Algemene parameters en headers

De volgende informatie is gebruikelijk voor alle bewerkingen die u kunt uitvoeren op Key Vault-resources:

  • De HTTP-header Host moet altijd aanwezig zijn en moet de hostnaam van de kluis opgeven. Bijvoorbeeld: Host: contoso.vault.azure.net. Houd er rekening mee dat de meeste clienttechnologieën de Host header van de URI vullen. Stel bijvoorbeeld GET https://contoso.vault.azure.net/secrets/mysecret{...} de Host als contoso.vault.azure.net. Als u Key Vault opent met behulp van onbewerkt IP-adres, GET https://10.0.0.23/secrets/mysecret{...}is de automatische waarde van de header onjuist en moet u er handmatig voor zorgen dat de header de hostnaam van Host de Host kluis bevat.
  • Vervang {api-version} door de API-versie in de URI.
  • Vervangen {subscription-id} door uw abonnements-id in de URI
  • Vervang {resource-group-name} door de resourcegroep. Zie Resourcegroepen gebruiken om Azure-resources te beheren voor meer informatie.
  • Vervang {vault-name} door de naam van uw sleutelkluis in de URI.
  • Stel de header Content-Type in op application/json.
  • Stel de autorisatie-header in op een JSON-webtoken dat u verkrijgt van Microsoft Entra-id. Zie Verificatie van Azure Resource Manager-aanvragen voor meer informatie.

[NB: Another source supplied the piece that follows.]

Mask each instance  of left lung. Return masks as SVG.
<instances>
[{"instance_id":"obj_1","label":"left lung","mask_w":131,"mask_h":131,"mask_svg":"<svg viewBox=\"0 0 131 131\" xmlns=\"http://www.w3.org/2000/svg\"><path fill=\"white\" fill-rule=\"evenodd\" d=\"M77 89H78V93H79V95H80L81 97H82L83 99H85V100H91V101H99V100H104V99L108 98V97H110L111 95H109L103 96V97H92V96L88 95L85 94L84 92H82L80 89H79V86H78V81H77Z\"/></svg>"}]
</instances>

Veelvoorkomende foutreactie

De service gebruikt HTTP-statuscodes om aan te geven dat het is gelukt of mislukt. Bovendien bevatten fouten een antwoord in de volgende indeling:

   {  
     "error": {  
     "code": "BadRequest",  
     "message": "The key vault sku is invalid."  
     }  
   }  
Naam van element Type Omschrijving
code tekenreeks Het type fout dat is opgetreden.
bericht tekenreeks Een beschrijving van wat de fout heeft veroorzaakt.